* [Kutipan Teks]
Tulisan ini dengan niat Ikhlas ingin memberikan sumbangan pengetahuan dan pemikiran agar bisa memberikan petunjuk yang lurus dalam mengamlkan ajaran Islam. Dengan jalan 'ijazah' setelah dipelajari.

Thursday, February 1, 2018

PERADABAN MASA KHULAFA AL RASYIDIN SISTEM PENGANGKATAN KHALIFAH DAN POTRET KEPEMIMPINANNYA: IMPLIKASIBAGI PERADABAN ISLAM

SISTEM PENGANGKATAN KHALIFAH DAN POTRET KEPEMIMPINANNYA: IMPLIKASIBAGI PERADABAN ISLAM
Refleksi Demokratisasi dan Metodologi Leadhersip dari Indikasi Deskripsi Potret Kepemimpinan 'Khulfaur Risyidin Al-Mubsyirah bil-Jannah' dalam Bingkai Peradaban Islam dan Implikasinya Sejak Dulu hingga Sekarang.

* [Informasi yang Diberikan]
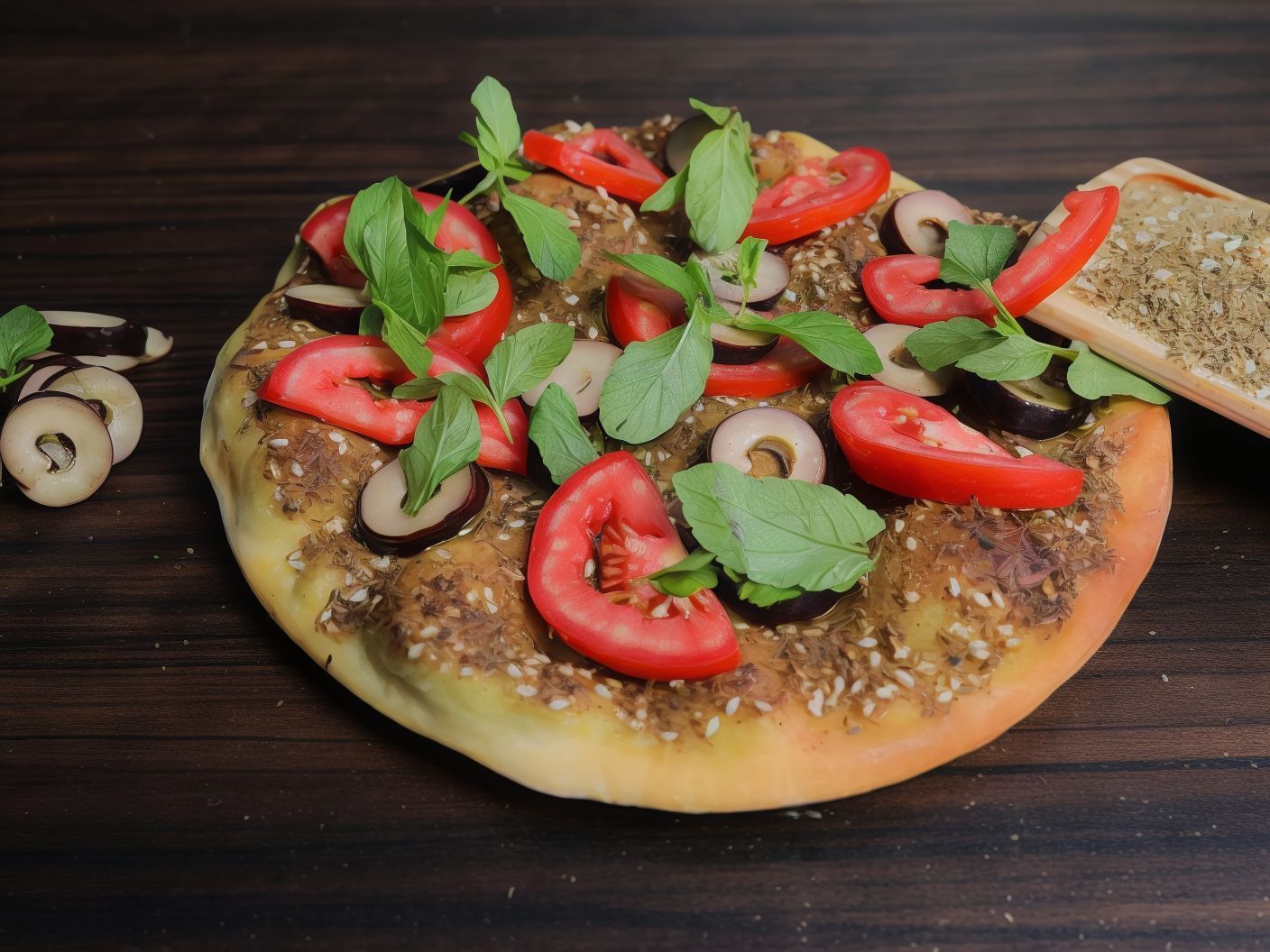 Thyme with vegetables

* * *

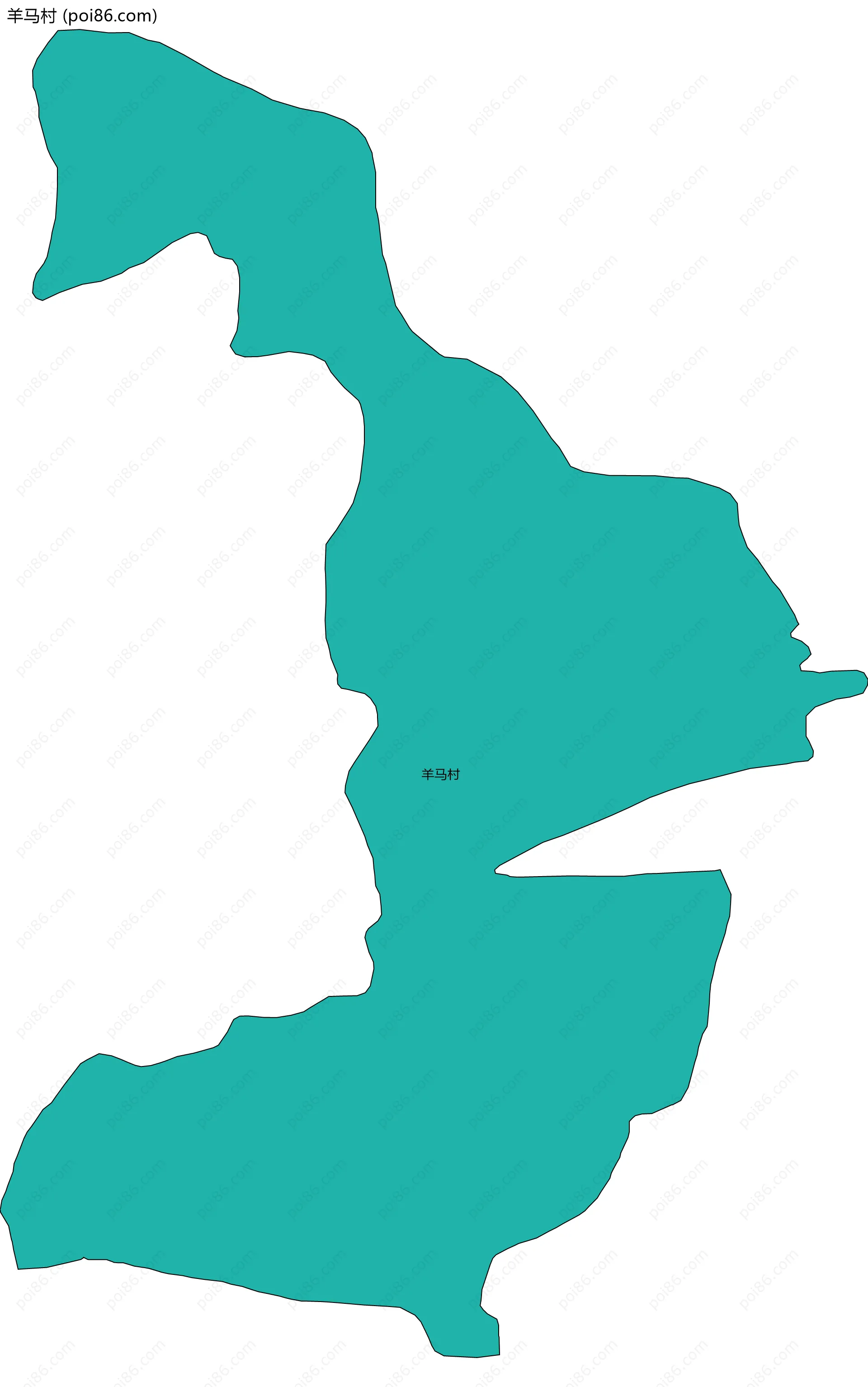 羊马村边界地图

* [Petunjuk Pengerjaan]
1: Kutip bagian teks tentang Khulafa al-Rasyidin, mulai dari "Thursday, February 1, 2018" dan berakhir pada "Dulu hingga Sekarang.".
2: Jawab pertanyaan berikut berdasarkan teks tentang Khulafa al-Rasyidin:
(a) Tanggal berapa yang tercantum pada teks itu?
(b) Menurut kalimat pembuka, dengan jalan apa ilmu itu diberikan setelah dipelajari?
(c) Potret kepemimpinan siapa yang disebut dalam judul yang diawali kata "Refleksi Demokratisasi"?

* [Jawaban Tiap Tugas]
1:
Thursday, February 1, 2018

PERADABAN MASA KHULAFA AL RASYIDIN SISTEM PENGANGKATAN KHALIFAH DAN POTRET KEPEMIMPINANNYA: IMPLIKASIBAGI PERADABAN ISLAM

SISTEM PENGANGKATAN KHALIFAH DAN POTRET KEPEMIMPINANNYA: IMPLIKASIBAGI PERADABAN ISLAM
Refleksi Demokratisasi dan Metodologi Leadhersip dari Indikasi Deskripsi Potret Kepemimpinan 'Khulfaur Risyidin Al-Mubsyirah bil-Jannah' dalam Bingkai Peradaban Islam dan Implikasinya Sejak Dulu hingga Sekarang.

2:
(a) Kamis, 1 Februari 2018.
(b) Dengan jalan 'ijazah'.
(c) 'Khulfaur Risyidin Al-Mubsyirah bil-Jannah'.